Exercise brief ▸
Retype every row below word for word, leaving out the pictures.

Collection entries
____________________

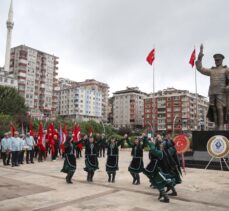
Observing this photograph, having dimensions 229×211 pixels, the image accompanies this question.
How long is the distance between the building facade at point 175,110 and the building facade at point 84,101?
22.0 metres

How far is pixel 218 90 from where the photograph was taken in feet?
54.9

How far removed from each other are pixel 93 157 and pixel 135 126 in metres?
107

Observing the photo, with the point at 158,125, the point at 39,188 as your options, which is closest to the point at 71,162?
the point at 39,188

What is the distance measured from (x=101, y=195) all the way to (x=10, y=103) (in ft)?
158

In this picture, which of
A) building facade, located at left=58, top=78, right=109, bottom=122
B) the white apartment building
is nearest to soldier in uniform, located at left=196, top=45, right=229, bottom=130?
the white apartment building

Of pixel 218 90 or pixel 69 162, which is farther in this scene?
pixel 218 90

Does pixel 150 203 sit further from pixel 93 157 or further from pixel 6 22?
pixel 6 22

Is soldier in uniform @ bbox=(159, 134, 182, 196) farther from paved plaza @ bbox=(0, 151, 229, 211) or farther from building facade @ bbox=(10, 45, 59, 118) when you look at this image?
building facade @ bbox=(10, 45, 59, 118)

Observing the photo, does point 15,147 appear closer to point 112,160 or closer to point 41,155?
point 41,155

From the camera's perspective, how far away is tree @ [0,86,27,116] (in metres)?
50.6

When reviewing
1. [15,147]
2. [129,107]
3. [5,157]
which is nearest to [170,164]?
[15,147]

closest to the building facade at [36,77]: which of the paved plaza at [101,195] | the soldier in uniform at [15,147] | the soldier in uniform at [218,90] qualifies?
the soldier in uniform at [15,147]

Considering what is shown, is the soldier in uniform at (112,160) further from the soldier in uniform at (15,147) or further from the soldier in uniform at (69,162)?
the soldier in uniform at (15,147)

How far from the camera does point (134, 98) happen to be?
381 feet
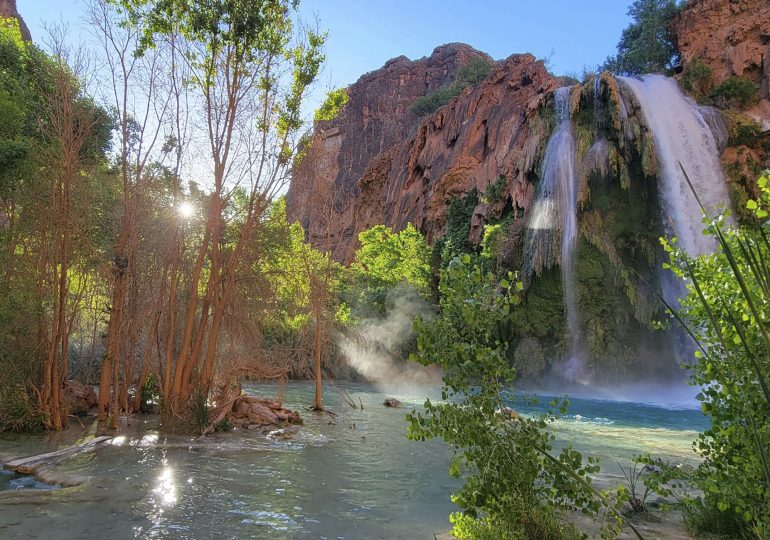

____________________

Response for this exercise ▸
Observing this photograph, having dimensions 229×211 pixels, the image accompanies this question.
How long is the distance between the building facade at point 175,110 and the building facade at point 84,101?
22.0 metres

How far is pixel 218 90 from where the photograph was taken in feet?
54.9

How far removed from each other are pixel 93 157 and pixel 135 126 in metres?
107

Observing the photo, with the point at 158,125, the point at 39,188 as your options, which is closest to the point at 71,162?
the point at 39,188

What is the distance measured from (x=101, y=195) all the way to (x=10, y=103) (in ft)?
158

In this picture, which of
A) building facade, located at left=58, top=78, right=109, bottom=122
B) the white apartment building
is nearest to soldier in uniform, located at left=196, top=45, right=229, bottom=130?
the white apartment building

Of pixel 218 90 or pixel 69 162, which is farther in this scene?
pixel 218 90

Does pixel 150 203 sit further from pixel 93 157 or further from pixel 6 22?
pixel 6 22

Is soldier in uniform @ bbox=(159, 134, 182, 196) farther from paved plaza @ bbox=(0, 151, 229, 211) or farther from building facade @ bbox=(10, 45, 59, 118) when you look at this image?
building facade @ bbox=(10, 45, 59, 118)

Observing the photo, does point 15,147 appear closer to point 112,160 or closer to point 41,155?
point 41,155

From the camera's perspective, how far away is tree @ [0,86,27,116] (in metres)?
50.6

When reviewing
1. [15,147]
2. [129,107]
3. [5,157]
which is nearest to [170,164]?
[15,147]

closest to the building facade at [36,77]: which of the paved plaza at [101,195] | the soldier in uniform at [15,147] | the soldier in uniform at [218,90] qualifies?
the soldier in uniform at [15,147]

Considering what is shown, is the soldier in uniform at (112,160) further from the soldier in uniform at (15,147) or further from the soldier in uniform at (69,162)?
the soldier in uniform at (15,147)

How far from the camera does point (134, 98) happen to be?
381 feet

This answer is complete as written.